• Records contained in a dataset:
========

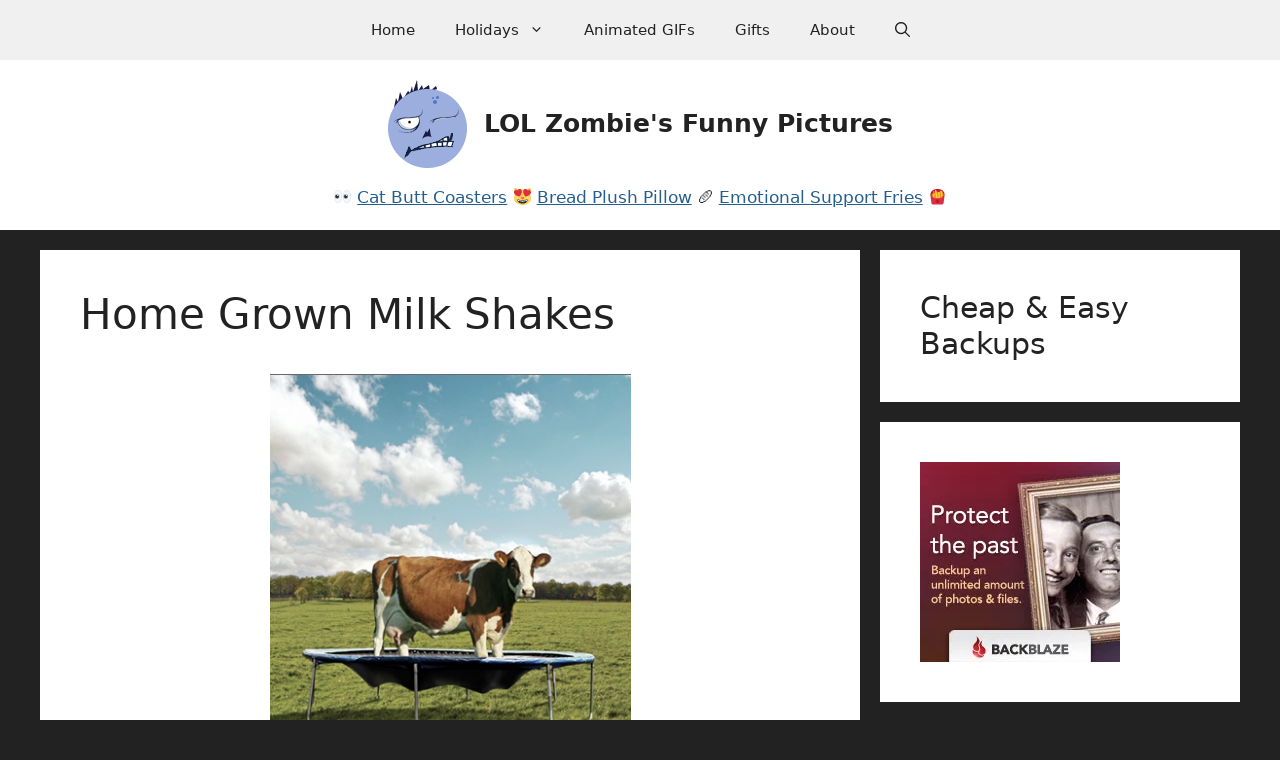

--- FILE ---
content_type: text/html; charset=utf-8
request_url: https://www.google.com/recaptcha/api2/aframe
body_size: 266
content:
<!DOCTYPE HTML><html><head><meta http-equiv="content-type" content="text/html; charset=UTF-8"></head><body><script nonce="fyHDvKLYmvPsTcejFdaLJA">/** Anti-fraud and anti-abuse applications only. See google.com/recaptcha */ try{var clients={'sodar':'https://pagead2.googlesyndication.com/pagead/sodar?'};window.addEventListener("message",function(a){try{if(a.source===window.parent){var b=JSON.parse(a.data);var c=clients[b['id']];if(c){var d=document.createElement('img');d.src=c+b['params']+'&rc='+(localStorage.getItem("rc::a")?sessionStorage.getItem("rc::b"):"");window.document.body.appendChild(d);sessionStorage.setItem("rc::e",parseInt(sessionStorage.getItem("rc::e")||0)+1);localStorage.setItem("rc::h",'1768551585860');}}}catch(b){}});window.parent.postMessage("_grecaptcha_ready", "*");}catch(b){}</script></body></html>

========

• Your instructions:
Output the data above exactly. Drop every picture.

• Answer for this exercise:
--- FILE ---
content_type: text/html; charset=utf-8
request_url: https://www.google.com/recaptcha/api2/aframe
body_size: 266
content:
<!DOCTYPE HTML><html><head><meta http-equiv="content-type" content="text/html; charset=UTF-8"></head><body><script nonce="fyHDvKLYmvPsTcejFdaLJA">/** Anti-fraud and anti-abuse applications only. See google.com/recaptcha */ try{var clients={'sodar':'https://pagead2.googlesyndication.com/pagead/sodar?'};window.addEventListener("message",function(a){try{if(a.source===window.parent){var b=JSON.parse(a.data);var c=clients[b['id']];if(c){var d=document.createElement('img');d.src=c+b['params']+'&rc='+(localStorage.getItem("rc::a")?sessionStorage.getItem("rc::b"):"");window.document.body.appendChild(d);sessionStorage.setItem("rc::e",parseInt(sessionStorage.getItem("rc::e")||0)+1);localStorage.setItem("rc::h",'1768551585860');}}}catch(b){}});window.parent.postMessage("_grecaptcha_ready", "*");}catch(b){}</script></body></html>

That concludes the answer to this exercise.